Будучи научным письмом, всеобщая экономия, конечно же, не есть сама
суверенность. Впрочем, самой суверенности вообще нет. Суверенность
упраздняет ценности смысла, истины, задержания-самой-вещи. Вот почему
открываемый ею или соотносящийся с ней дискурс не является истинным,
правдивым или "искренним"11. Суверенность есть невозможное, она,
следовательно, не есть, она есть - это слово Батай пишет курсивом -
"эта утрата". Письмо суверенности соотносит дискурс с абсолютным
недискурсом. В качестве всеобщей экономии, оно есть не утрата смысла,
но, как мы только что прочитали, "отношение к утрате смысла". Оно
открывает вопрос смысла. Оно описывает не незнание, не то, что
невозможно, но лишь эффекты незнания. "...Говорить о самом незнании, в
итоге, было бы невозможно, но мы можем говорить о его эффектах..."12
Но тем самым мы не возвращаемся к привычному строю познающей науки.

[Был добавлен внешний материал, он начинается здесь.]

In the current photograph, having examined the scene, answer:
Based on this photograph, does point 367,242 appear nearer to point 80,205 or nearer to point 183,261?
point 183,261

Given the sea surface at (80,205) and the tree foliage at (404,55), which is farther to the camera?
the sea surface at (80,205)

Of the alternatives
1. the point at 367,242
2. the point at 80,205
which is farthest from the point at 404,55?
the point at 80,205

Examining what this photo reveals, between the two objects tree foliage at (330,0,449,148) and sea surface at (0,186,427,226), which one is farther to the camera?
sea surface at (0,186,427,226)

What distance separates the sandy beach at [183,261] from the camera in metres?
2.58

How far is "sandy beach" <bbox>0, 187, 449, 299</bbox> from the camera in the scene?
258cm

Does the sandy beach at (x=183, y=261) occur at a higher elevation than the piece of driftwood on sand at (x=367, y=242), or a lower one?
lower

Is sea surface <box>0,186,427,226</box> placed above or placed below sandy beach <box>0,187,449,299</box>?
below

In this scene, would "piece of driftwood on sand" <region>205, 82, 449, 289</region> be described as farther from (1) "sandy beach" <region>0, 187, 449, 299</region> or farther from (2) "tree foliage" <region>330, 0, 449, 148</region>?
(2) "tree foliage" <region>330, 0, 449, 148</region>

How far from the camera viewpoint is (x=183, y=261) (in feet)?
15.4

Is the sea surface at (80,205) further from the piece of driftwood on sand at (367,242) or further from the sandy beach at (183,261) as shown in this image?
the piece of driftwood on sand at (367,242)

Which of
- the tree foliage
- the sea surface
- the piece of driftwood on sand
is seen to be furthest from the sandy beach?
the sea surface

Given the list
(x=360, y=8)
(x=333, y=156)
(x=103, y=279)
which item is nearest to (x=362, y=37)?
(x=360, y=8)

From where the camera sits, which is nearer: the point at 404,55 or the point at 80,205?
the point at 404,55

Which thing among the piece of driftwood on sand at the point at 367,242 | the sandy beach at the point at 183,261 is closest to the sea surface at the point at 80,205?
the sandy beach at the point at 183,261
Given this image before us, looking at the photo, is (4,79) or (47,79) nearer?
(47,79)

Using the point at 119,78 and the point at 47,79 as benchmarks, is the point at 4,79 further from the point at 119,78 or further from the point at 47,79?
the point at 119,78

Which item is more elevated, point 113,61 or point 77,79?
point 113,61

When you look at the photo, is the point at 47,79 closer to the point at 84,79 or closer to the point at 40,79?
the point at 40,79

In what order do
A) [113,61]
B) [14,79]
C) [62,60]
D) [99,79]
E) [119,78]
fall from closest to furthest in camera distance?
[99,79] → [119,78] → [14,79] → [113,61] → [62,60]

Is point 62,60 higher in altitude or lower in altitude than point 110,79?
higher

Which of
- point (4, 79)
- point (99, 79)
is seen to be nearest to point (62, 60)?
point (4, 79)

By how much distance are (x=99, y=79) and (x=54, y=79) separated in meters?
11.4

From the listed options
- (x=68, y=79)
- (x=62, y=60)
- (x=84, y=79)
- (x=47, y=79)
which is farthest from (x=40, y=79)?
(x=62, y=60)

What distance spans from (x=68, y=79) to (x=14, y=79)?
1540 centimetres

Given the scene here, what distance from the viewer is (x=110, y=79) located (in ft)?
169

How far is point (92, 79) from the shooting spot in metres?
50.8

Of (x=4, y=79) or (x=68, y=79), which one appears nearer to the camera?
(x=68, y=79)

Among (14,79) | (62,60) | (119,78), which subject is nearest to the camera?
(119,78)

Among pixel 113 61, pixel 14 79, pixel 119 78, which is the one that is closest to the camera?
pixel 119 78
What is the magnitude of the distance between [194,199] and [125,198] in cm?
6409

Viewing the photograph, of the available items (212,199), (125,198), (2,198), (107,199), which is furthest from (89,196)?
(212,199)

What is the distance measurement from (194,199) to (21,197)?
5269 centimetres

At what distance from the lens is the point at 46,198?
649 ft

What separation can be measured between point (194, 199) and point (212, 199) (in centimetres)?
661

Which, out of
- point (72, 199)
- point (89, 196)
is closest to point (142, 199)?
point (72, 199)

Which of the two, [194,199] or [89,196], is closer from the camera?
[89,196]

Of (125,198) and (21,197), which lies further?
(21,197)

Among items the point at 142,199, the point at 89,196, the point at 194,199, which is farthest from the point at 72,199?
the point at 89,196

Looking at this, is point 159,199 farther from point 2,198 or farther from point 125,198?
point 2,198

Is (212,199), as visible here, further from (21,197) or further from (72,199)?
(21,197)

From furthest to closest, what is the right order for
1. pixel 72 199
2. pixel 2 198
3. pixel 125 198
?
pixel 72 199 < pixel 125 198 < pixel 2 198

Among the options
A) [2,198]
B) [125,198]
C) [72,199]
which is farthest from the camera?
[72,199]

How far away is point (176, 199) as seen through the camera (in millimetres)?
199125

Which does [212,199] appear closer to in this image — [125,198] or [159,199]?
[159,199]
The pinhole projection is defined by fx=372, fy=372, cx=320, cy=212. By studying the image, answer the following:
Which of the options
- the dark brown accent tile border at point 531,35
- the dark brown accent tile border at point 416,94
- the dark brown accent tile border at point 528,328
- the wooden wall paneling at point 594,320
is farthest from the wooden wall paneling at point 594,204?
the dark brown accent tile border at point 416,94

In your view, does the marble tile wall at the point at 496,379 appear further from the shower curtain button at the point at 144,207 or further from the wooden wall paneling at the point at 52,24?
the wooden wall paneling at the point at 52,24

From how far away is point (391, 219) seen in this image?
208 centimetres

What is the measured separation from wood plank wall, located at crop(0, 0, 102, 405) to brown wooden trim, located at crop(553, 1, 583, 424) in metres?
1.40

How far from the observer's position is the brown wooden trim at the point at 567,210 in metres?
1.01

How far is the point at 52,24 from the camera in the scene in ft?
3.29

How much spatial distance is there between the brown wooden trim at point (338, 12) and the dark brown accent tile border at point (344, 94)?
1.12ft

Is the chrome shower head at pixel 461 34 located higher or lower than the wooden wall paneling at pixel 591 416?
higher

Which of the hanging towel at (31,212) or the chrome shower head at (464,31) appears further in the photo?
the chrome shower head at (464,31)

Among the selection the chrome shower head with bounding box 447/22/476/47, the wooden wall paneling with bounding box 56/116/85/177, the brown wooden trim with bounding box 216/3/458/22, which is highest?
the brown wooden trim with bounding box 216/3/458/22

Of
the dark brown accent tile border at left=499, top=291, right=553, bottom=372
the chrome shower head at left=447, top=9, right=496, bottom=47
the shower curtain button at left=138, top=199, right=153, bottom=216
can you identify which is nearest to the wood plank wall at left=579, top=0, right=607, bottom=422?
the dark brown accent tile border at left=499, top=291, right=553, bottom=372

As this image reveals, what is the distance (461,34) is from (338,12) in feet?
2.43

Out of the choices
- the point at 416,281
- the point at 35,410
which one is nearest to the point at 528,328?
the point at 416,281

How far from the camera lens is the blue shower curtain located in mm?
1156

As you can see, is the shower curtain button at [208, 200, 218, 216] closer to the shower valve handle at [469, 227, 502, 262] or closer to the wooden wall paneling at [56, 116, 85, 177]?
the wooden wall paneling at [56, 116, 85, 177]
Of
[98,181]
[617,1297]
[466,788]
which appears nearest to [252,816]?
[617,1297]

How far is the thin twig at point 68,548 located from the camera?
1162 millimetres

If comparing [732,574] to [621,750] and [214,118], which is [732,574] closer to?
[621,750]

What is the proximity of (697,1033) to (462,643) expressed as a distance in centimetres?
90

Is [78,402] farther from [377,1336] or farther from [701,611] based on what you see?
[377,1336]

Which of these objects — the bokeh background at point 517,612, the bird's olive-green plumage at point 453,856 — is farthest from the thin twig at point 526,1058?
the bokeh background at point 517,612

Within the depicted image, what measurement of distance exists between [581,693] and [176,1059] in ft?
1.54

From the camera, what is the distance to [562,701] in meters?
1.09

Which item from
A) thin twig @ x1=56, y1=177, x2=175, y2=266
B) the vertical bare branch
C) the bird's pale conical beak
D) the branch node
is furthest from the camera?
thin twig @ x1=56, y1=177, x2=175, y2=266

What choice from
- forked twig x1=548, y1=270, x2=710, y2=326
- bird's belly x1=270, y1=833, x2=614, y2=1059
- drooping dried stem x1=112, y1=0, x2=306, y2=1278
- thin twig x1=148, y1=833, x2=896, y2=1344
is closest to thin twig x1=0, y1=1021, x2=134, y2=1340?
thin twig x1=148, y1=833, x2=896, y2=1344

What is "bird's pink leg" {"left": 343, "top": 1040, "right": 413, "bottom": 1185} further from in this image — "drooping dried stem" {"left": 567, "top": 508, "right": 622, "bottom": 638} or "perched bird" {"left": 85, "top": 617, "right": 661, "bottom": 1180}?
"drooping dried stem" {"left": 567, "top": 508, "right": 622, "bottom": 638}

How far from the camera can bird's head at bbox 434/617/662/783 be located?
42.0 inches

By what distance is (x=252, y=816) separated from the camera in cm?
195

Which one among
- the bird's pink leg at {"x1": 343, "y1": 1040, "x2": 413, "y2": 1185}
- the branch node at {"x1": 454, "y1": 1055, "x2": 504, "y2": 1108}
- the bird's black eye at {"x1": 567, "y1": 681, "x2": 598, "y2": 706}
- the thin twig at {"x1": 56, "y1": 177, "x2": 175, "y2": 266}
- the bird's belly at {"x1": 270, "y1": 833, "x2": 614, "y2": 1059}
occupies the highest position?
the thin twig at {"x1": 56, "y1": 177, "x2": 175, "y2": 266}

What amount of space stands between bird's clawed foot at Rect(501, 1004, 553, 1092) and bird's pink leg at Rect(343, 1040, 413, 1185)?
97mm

Письмо суверенности не является ни суверенностью в ее операции, ни
общепринятым научным дискурсом. Смысл (дискурсивное содержание и
направление последнего) - ориентированное отношение неизвестного к
известному или познаваемому, к всегда уже известному или к
предвосхищаемому познанию. Хотя всеобщее письмо также обладает неким
смыслом, будучи лишь отношением к бессмыслице, этот строй в нем
перевернут. Отношение к абсолютной возможности познания в нем
подвешено в неопределенности. Известное соотносится с неизвестным,
смысл - с бессмыслицей. "Это познание, которое можно было бы назвать
освобожденным (но которое мне больше нравится называть нейтральным),
есть использование некоей функции, оторванной (освобожденной) от
рабства, из которого она проистекает: эта функция соотносила
неизвестное с известным, но с момента своего отрыва она соотносит
известное с неизвестным" (MM). Движение, которое, как мы видели, лишь
намечено в "поэтическом образе".
Не то чтобы феноменология духа, развертывавшаяся в горизонте
абсолютного знания и в соответствии с кругообразностью Логоса, таким
образом переворачивалась. Вместо того, чтобы быть попросту
перевернутой, она охватывается; но не охватывается познающим
познанием, а вписывается вместе со своими горизонтами знания и
фигурами смысла в раскрытие всеобщей экономии. Последняя складывает их
так, чтобы они соотносились не с основанием, но с безосновностью
растраты, не с телосом смысла, но с бесцельным разрушением стоимости.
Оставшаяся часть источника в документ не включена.